2.3.4. Correlation analysis between disaster situation and public emotion
The data of waterlogging points and negative emotion scores of each city were tested to be in line with normal distribution. Pearson correlation analysis and partial correlations analysis were used to analyze the correlation between waterlogging and negative public emotion (Ates and Guran 2021). Pearson correlation analysis is a method proposed by British statistician Pearson and is widely used to measure the degree of correlation between two variables, its result is represented by the correlation coefficient \(r\).
$${r}_{X,Y}=\frac{n\sum XY-\sum X\sum Y}{\sqrt{\left[N\sum {X}^{2}-{\left(\sum X\right)}^{2}\right]\left[N\sum {Y}^{2}-{\left(\sum Y\right)}^{2}\right]}}$$
In the formula, \(n\) is the sample size, \(X\) and \(Y\) are the observed values of the research variables. Generally defined, if \(r\) >0, it can be concluded that the two variables are positively correlated, otherwise, it is negatively correlated. The larger the absolute value of \(r\), the stronger the correlation between the two variables (Machine Learning and Artificial Intelligence Column 2021).

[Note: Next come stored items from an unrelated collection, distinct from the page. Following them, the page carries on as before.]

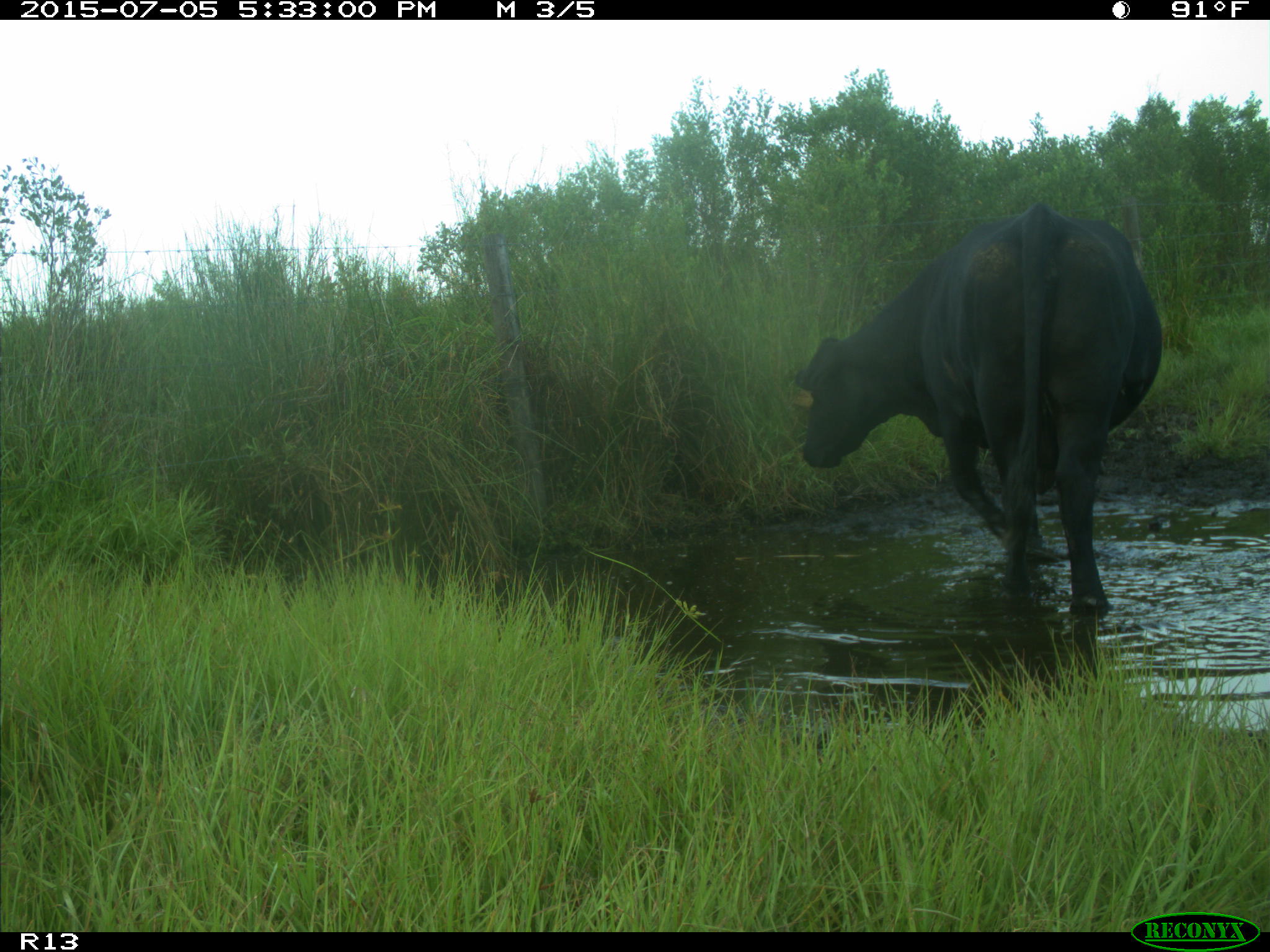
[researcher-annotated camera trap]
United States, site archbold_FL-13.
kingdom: Animalia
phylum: Chordata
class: Mammalia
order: Artiodactyla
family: Bovidae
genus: Bos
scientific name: Bos taurus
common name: domestic cow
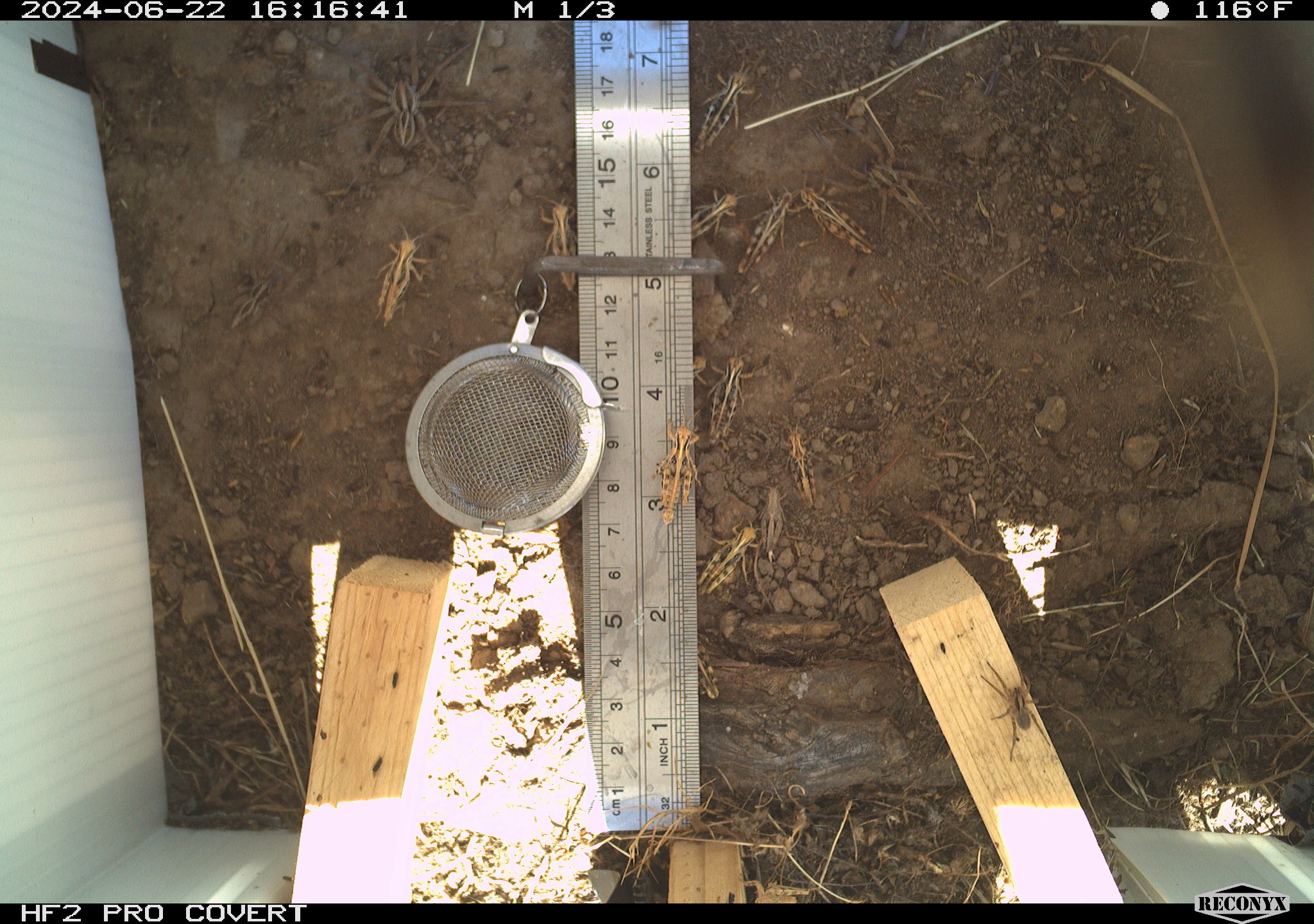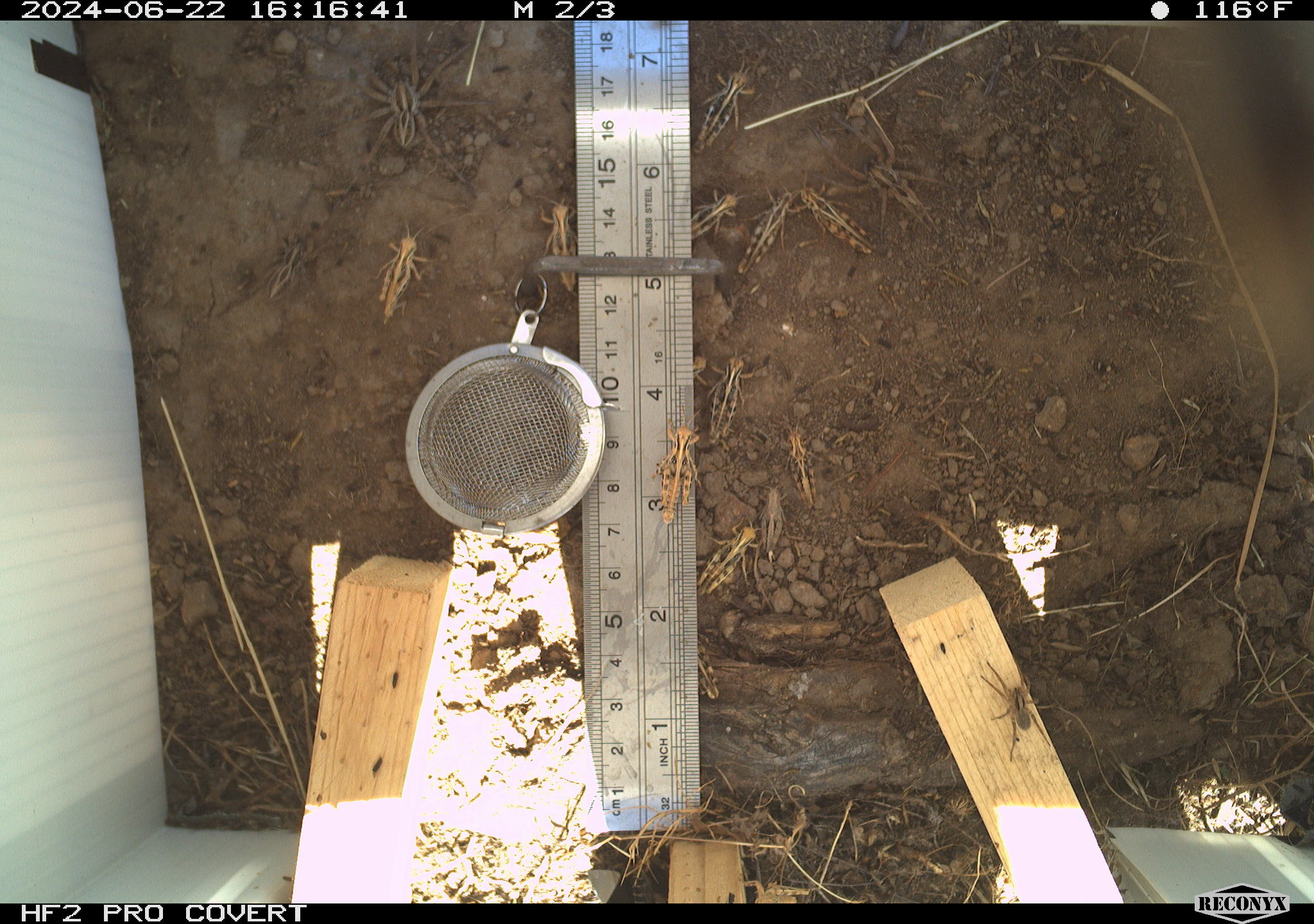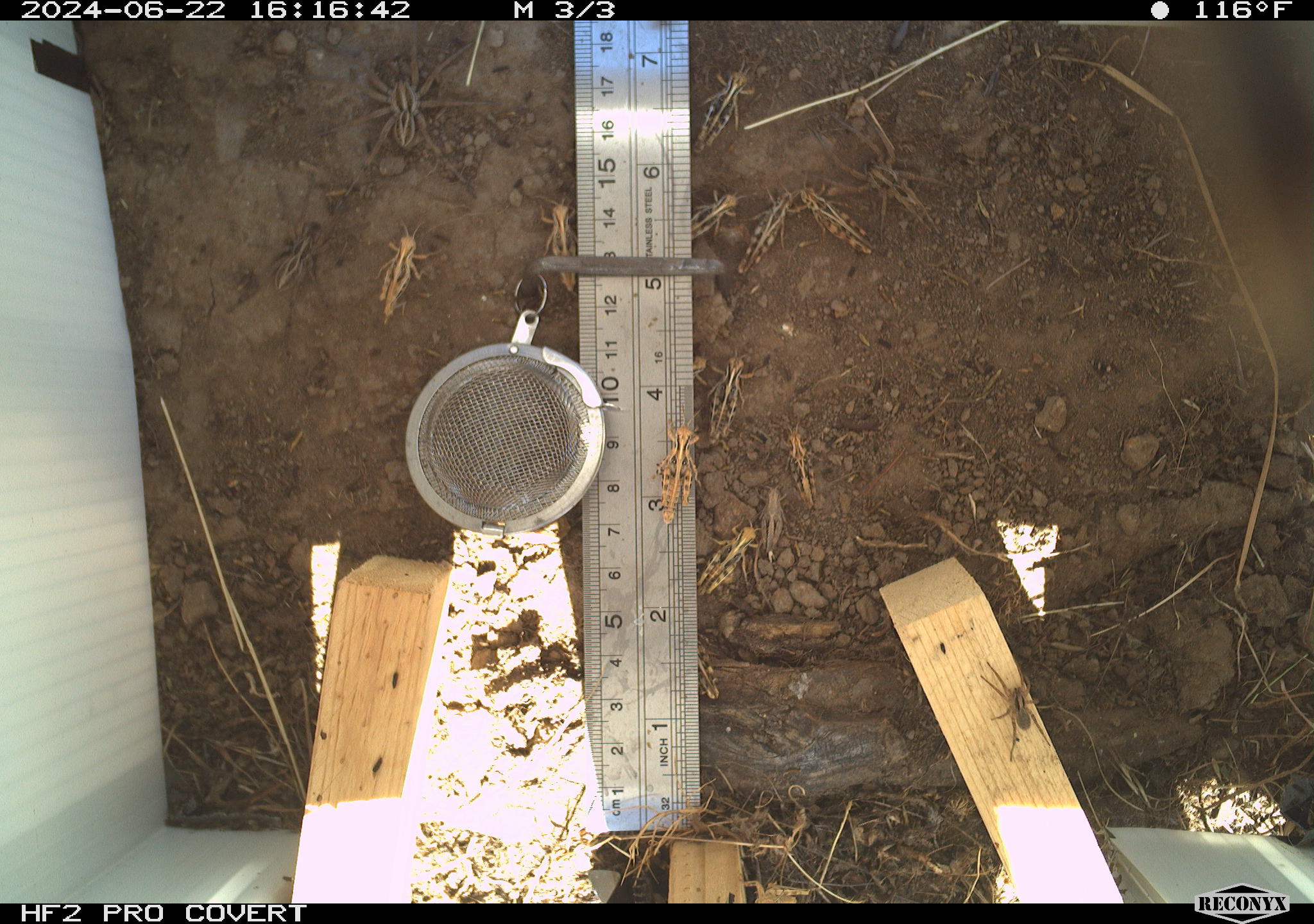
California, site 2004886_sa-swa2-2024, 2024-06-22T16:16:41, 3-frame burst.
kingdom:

Partial Correlations Analysis is the process of eliminating the effect of the third variable when two variables are simultaneously correlated with a third variable, and analyzing only the degree of correlation between the two variables to be explored. In analyzing the correlation between two variables X and Y, with Z as the control variable, the partial correlation coefficient between X and Y is defined as \({r}_{xy\left(z\right)}\).
$${r}_{xy\left(z\right)}=\frac{{r}_{xy}-{r}_{xz}{r}_{yz}}{\sqrt{1-{r}_{xz}^{2}}\sqrt{1-{r}_{yz}^{2}}}$$
In the formula, \({r}_{xy}\) is the correlation coefficient of x and y, \({r}_{xz}\) is the correlation coefficient of x and z, \({r}_{yz}\) is the correlation coefficient of y and z. The larger the absolute value of \({r}_{xy\left(z\right)}\), the stronger the correlation between x and y (Mengte Web 2022).
2.3.5. Natural Breaks Classification (Jenks)
There are some natural turning points and breakpoints between any series of numbers, and these natural breakpoints are statistically significant, and with these turning points the objects of study can be divided into clusters of similar nature. Therefore, the natural breakpoints themselves are good bounds for grading (GIS Column 2016). Natural breakpoints were used in this study to classify the kernel density of waterlogging points and emotion scores.